Initially, RIC leaders only met on the sidelines of global summits. “Once the format was underway in 2003, broadening it to include Brazil did not present insurmountable challenges,” write Nikolas K. Gvosdev and Christopher Marsh in ‘Russian Foreign Policy: Interests, Vectors, and Sectors.’
(Goldman Sachs economist Jim O'Neill's term – rapidly adopted by financial and emerging-market analysts around the world – happened to be released at that exact opportune time. O'Neill or not, BRICS would have been a reality, minus that clunky name.)
It wasn’t until 2012 – coinciding with India successfully testing long-range ballistic missiles capable of reaching China’s eastern seaboard – that RIC talks took off. Finally, the February 2015 meeting in Beijing imparted a fresh momentum, with China endorsing Russia’s move to include India in the Shanghai Cooperation Organisation (SCO).
Large as its scope is, Primakov went beyond RIC. “The Primakov doctrine is designed primarily to dilute America’s strength and influence while increasing Russia’s influence and position in the Middle East and Eurasia,” writes policy analyst Ariel Cohen of the US-based Heritage Foundation in a report titled ‘The Primakov Doctrine: Russia’s Zero-Sum Game with the US’.
“Primakov has shown himself to be a master at exploiting anti-American sentiments of the Iranian Shiite establishment, the Arab nationalists, and even the French foreign policy elite. On visits to Japan and Latin American, Primakov promised Russia's support for their efforts to secure permanent seats on UN Security Council.”
But Primakov was not letting American hawks go unchallenged. In a 2006 speech he thundered: “The collapse of the US policies pursued in Iraq delivered a fatal blow on the American doctrine of unilateralism.”
“Having captured more and more countries the North Atlantic Treaty Organisation has approached our borders, and this cannot fail to make us uneasy,” Primakov added. “All the more so NATO extension is accompanied by anti-Russian rhetoric, as well as aggressive policies pursued by the US in the former Soviet republics. Moscow cannot fail to regard all this as activities bred by the displeasure of certain circles in the West by the fact that restoring its enormous prospective potential, Russia is regaining its status of a superpower.”

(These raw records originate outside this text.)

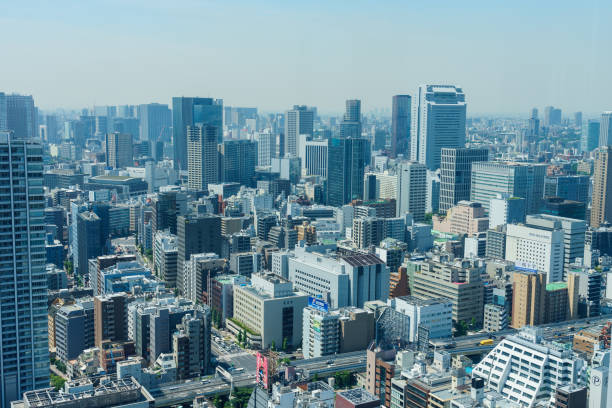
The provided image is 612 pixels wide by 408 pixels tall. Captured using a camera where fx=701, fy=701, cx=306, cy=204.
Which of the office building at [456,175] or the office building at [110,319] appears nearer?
the office building at [110,319]

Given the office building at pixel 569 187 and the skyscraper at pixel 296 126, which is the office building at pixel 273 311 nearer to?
the office building at pixel 569 187

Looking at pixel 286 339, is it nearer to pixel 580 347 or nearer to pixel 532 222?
pixel 580 347

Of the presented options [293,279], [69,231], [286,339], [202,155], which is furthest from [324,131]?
[286,339]

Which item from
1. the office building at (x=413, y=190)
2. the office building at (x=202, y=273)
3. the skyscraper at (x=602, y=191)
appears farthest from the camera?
the office building at (x=413, y=190)

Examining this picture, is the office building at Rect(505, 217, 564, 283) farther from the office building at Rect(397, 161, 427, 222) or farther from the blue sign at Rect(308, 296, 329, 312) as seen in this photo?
the office building at Rect(397, 161, 427, 222)

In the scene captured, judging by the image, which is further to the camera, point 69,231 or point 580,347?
point 69,231

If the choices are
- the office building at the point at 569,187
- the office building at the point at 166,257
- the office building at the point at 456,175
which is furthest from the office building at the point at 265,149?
the office building at the point at 166,257

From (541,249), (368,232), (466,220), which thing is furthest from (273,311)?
(466,220)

New era in Russian diplomacy
Another key contribution was Primakov ended Russia's post-Soviet innocence. Taking advantage of Moscow’s conciliatory – and overly trusting nature – the Americans had hoodwinked Moscow in several theatres, including Iraq, Libya, NATO expansion and the ABM Treaty.
“We are too honest in these matters and such naivety in the political arena does not lead to good results,” he said in an interview. “I hope that our policy changes.”
In a sideswipe at Samuel Huntington’s Clash of Civilisations, he said Russia would not accept the division of the world based on civilisation-related and religious principles, but would instead pursue its own policies, “cooling hotheads who fail to learn their lessons in Iraq but are all but ready to repeat pernicious combat techniques against unwanted regimes”. In fact, his defining credo was: “Those who do good will be rewarded. Life gets even with those who do bad.”
Primakov’s legacy was best summed up by current Russian Foreign Minister Sergei Lavrov: “The moment he took over, the Russian Foreign Ministry heralded a dramatic turn of Russia’s foreign policy. Russia left the path our western partners had tried to make it follow after the breakup of the Soviet Union and embarked on a track of its own.”
Pointing to the success of BRICS, which emerged from the RIC, Lavrov said the line of countries eager to join the five-member group “keeps getting longer”.
Decades – or perhaps a few years – from now when they chronicle the “Decline and Fall of the West”, substantial credit would go to the man who came in from the Cold War – and changed the map of the New World Order.